The court cannot evade these obstacles by relying on Amgen; that case would only permit us to consider whether the statute authorized the Appeals Office to make the initial frivolousness decision. In this case, there is no argument the IRS’s decision to disregard Ryskamp’s hearing request was ultra vires. Section 6330(g) clearly gives the IRS the authority to disregard portions of a hearing request it deems frivolous. The Appeals Office’s notice expressly invoked Section 6330(g) when informing Ryskamp his request was being disregarded. J.A. 18. There is no confusion here as to whether the IRS’s action was of the sort shielded from judicial review.

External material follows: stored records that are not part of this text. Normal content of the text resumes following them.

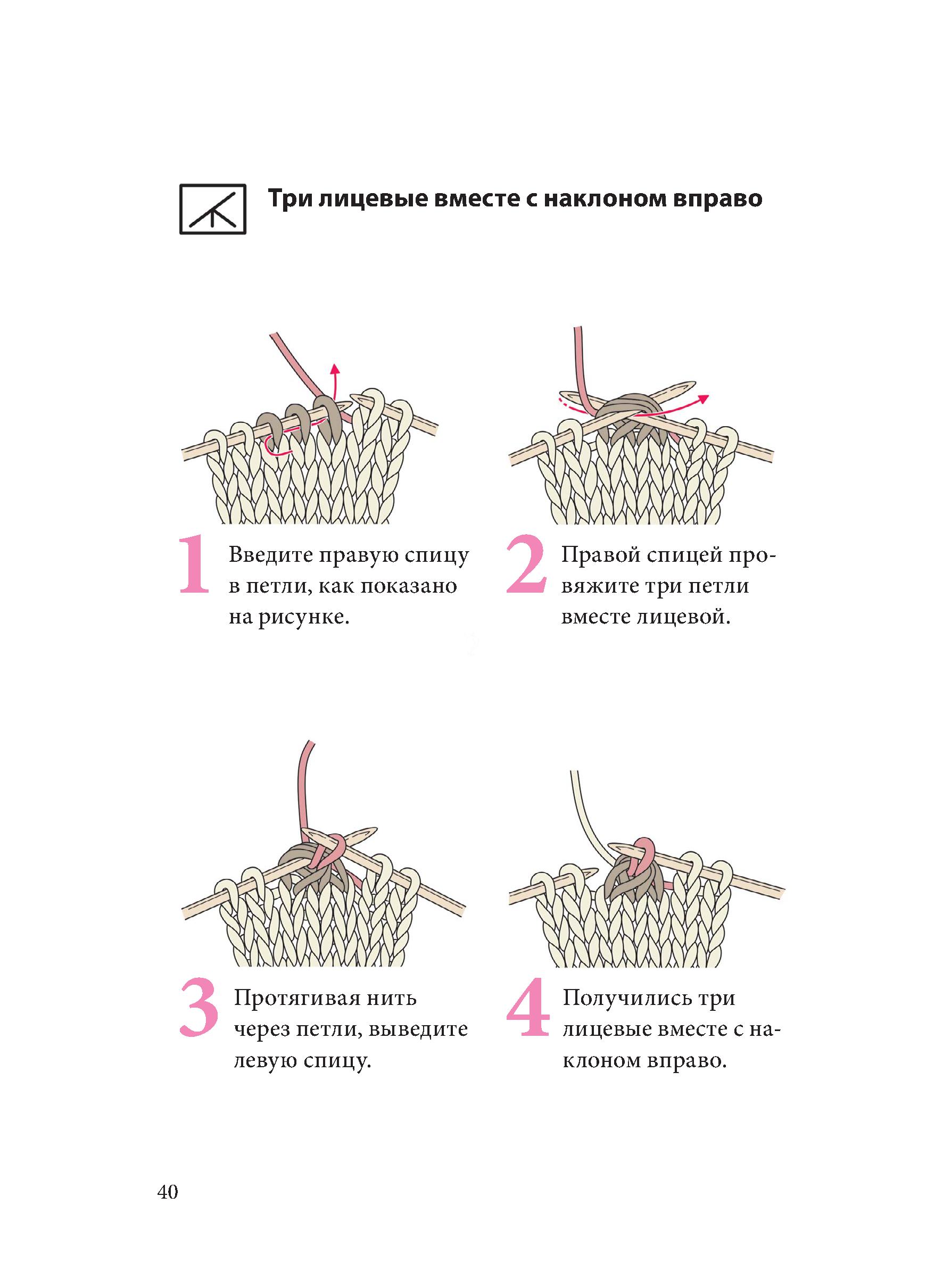 Три лицевые вместе с наклоном вправо

1 Введите правую спицу в петли, как показано на рисунке.

2 Правой спицей провяжите три петли вместе лицевой.

3 Протягивая нить через петли, выведите левую спицу.

4 Получились три лицевые вместе с наклоном вправо.

40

Every portion of Ryskamp’s hearing request was deemed frivolous, and those portions may not be subjected to further review.

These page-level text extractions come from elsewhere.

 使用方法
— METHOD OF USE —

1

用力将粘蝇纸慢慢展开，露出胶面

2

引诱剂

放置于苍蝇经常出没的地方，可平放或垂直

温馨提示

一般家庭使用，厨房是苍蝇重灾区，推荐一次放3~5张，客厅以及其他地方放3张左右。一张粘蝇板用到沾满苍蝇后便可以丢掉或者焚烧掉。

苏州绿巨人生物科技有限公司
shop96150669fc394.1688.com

While there is a “strong presumption that Congress intends judicial review of administrative action,” Bowen v. Mich. Acad. of Family Physicians, 476 U.S. 667, 670, 106 S.Ct. 2133, 90 L.Ed.2d 623 (1986), the presumption is overcome where there is “ ‘clear and convincing evidence’ that Congress intended to preclude the suit.” Amgen, 357 F.3d at 111. Here, Congress explicitly ousted the Tax Court — and all courts and agencies — of jurisdiction to review any portion of a hearing request the Office of Appeals treats as if never submitted pursuant to Section 6330(g). See id. at 112 (finding clear and convincing evidence of preclusion of judicial review in the plain text of a statute stating “there shall be no administrative or judicial review”). Could Congress have been clearer? Surely not.

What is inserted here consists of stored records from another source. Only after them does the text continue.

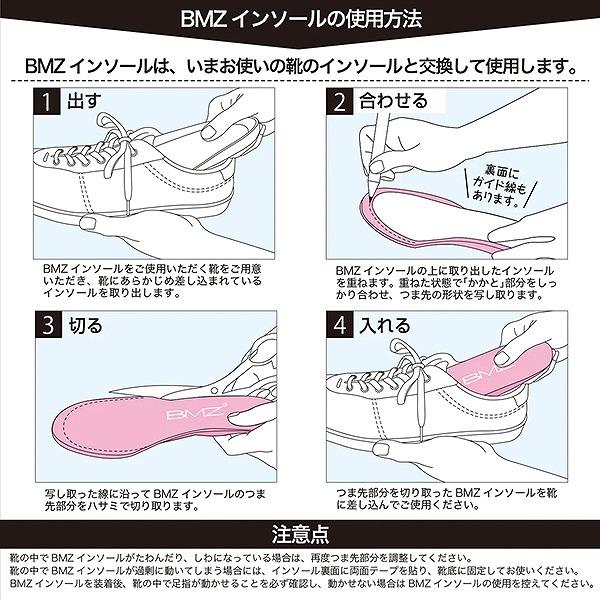 BMZ インソールの使用方法

BMZ インソールは、いまお使いの靴のインソールと交換して使用します。

1 出す

BMZ インソールをご使用いただく靴をご用意いただき、靴にあらかじめ差し込まれているインソールを取り出します。

2 合わせる

裏面にガイド線もあります。

BMZ インソールの上に取り出したインソールを重ねます。重ねた状態で「かかと」部分をしっかり合わせ、つま先の形状を写し取ります。

3 切る

BMZ

写し取った線に沿って BMZ インソールのつま先部分をハサミで切り取ります。

4 入れる

BMZ

つま先部分を切り取った BMZ インソールを靴に差し込んでご使用ください。

注意点

靴の中で BMZ インソールがたわんだり、しわになっている場合は、再度つま先部分を調整してください。
靴の中で BMZ インソールが過剰に動いてしまう場合には、インソール裏面に両面テープを貼り、靴底に固定してお使いください。
BMZ インソールを装着後、靴の中で足指が動かせることを必ず確認し、動かせない場合は BMZ インソールの使用を控えてください。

The majority worries that, without review, the IRS would have “unilateral” and *1155“unchecked” authority to determine what constitutes a frivolous CDP hearing request. Under such circumstances, they say, valid claims may inadvertently be marked frivolous and disregarded. Theirs is a legitimate worry. But it is not one for us to relieve. As Congress has the authority to determine the jurisdiction of the Tax Court, so too does Congress have the power to decide how the IRS might best bring its enforcement powers to bear. In making its preference plain, Congress accepted the risk of IRS error or mistake. Rather than helpfully improve upon Congressional decision-making, we must abide by the basic rule of statutory interpretation that Congress “says in a statute what it means and means in a statute what it says there.” Barnhart v. Sigmon Coal Co., Inc., 534 U.S. 438, 461-62, 122 S.Ct. 941, 151 L.Ed.2d 908 (2002). I respectfully dissent.